The good news is my mother insisted that Stephen was far too obvious a name for anyone born on St Stephen’s Day, so my dad suggested naming me after a runner instead.
"Who?" she asked, which is when he remembered a close contemporary and his favourite Scottish distance runner, Ian Stewart.
Already a European champion from 1969, Stewart famously won the bronze medal over 5,000m the year after I was born, at the 1972 Munich Olympics, ahead of the American Steve Prefontaine, who had led for much of the race. Pre, as he was better known, was killed in a car crash three years later, and remains a properly legendary figure in American distance running.
Stewart never liked being reminded he was the man to deny Pre that bronze medal. I know that because I mentioned it when eventually meeting him, many years later, at a glitzy bar somewhere in Monte Carlo. It was at the 2001 IAAF awards, immediately post-9/11, when many people were still afraid to fly and some free invitations were still too good to turn down.
By then, Stewart had also gone on to win a European Indoor-World Cross-Country double in 1975, and when told I was named after him he insisted with similar politeness that I buy him a drink; which of course I did, burning a deep hole in my then shallow wallet.
For many years growing up I didn’t particularly enjoy running, especially not on my birthday, and there were plenty of times too when anyone who liked to christen me the Son of The Runner was promptly reminded that I had a mother too you know.

============

# WORK TO BE COMPLETED
Write what comes next in the memoir about being named after the Scottish runner Ian Stewart, starting right after its last sentence about the nickname "Son of The Runner."

# GIVEN MATERIAL
============

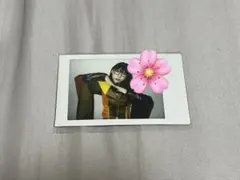 2026年最新】bish チェキ ハシヤスメの人気アイテム - メルカリ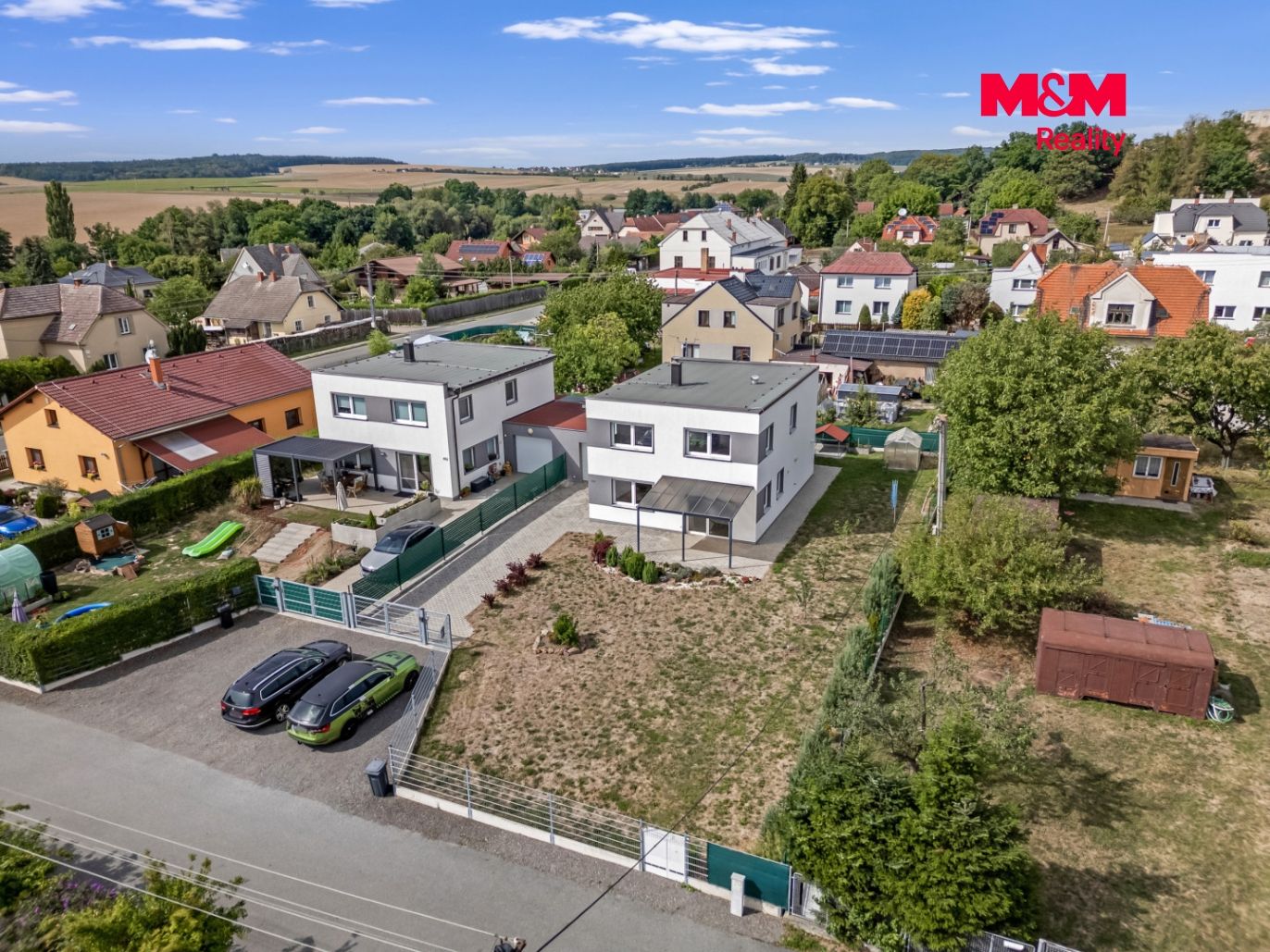 dji_0157-dji_0159.jpg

============

# OUTPUT FOR THIS EXERCISE
There were plenty of other joys to being born on St Stephen’s Day, like getting to double the value of my Christmas presents, claiming they could count as a birthday present too, knowing full well no parent would leave their child empty-handed on their birthday.
It was also one St Stephen’s Day, turning 15, when my dad asked me to come along for a run around Belfield. It was one of those dark and damp December afternoons when leaving the house for any reason didn’t seem like a good idea, especially not on my birthday, but he promised to run easy, very easy, which he did, until maybe half a lap or so when he was already two strides clear and running like it was 1971 all over again.
That was the same day which also brought the realisation of the suddenly inherent joy that comes with running, and every year since that St Stephen’s Day I’ve gone for a run, for a few years running the number of miles that directly equated my age, before my age started to run away from the number of miles. Nothing beats a run on your birthday to remind you of all that.